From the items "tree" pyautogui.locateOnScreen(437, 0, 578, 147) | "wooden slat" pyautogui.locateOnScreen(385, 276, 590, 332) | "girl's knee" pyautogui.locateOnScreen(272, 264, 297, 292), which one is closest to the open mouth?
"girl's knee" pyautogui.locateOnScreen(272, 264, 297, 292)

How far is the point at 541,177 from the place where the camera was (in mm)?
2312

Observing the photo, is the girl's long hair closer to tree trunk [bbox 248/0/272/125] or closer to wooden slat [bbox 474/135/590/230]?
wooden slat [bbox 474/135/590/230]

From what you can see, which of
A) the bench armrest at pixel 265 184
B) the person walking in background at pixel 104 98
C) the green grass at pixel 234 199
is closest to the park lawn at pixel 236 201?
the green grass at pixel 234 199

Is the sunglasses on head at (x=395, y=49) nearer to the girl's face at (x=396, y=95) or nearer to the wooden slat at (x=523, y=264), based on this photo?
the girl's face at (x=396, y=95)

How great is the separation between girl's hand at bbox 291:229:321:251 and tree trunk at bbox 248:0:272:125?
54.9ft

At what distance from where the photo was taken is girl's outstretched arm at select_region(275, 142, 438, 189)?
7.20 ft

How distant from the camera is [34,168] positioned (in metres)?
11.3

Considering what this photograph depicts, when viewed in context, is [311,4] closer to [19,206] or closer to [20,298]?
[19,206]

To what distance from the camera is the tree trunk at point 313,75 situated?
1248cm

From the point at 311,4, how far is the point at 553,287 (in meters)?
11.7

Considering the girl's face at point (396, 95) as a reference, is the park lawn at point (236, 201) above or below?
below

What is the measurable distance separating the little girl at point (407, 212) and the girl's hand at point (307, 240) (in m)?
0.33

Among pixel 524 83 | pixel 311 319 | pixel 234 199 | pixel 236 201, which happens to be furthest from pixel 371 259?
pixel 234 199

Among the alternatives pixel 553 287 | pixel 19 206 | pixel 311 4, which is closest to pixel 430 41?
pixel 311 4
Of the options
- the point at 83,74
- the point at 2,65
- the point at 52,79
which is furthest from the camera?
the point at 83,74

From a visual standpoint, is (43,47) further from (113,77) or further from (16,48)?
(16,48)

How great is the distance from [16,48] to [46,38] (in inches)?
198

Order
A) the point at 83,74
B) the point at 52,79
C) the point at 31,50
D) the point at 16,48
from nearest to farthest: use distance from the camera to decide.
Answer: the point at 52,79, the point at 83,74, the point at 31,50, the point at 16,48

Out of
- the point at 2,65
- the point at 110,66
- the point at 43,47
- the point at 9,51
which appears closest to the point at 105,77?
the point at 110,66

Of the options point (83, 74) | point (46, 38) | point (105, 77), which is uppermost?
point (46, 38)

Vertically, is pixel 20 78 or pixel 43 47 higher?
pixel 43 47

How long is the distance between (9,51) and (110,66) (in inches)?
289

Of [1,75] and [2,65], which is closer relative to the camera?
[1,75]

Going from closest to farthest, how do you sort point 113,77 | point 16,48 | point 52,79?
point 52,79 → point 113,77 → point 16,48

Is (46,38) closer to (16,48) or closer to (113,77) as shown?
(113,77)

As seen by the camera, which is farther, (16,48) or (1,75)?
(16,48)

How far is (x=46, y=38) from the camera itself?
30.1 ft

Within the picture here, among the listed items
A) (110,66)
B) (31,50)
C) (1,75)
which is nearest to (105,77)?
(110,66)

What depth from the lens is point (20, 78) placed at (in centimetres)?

## To do
Duplicate, without any change, the part of the data above that opens with the line containing "How long is" and closes with the line containing "point 52,79 → point 113,77 → point 16,48", including both of those lines.

## Written response
How long is the distance between (9,51) and (110,66) (in inches)?
289

Of [1,75] and [2,65], which is closer relative to the camera?
[1,75]

Going from closest to farthest, how do you sort point 113,77 | point 16,48 | point 52,79?
point 52,79 → point 113,77 → point 16,48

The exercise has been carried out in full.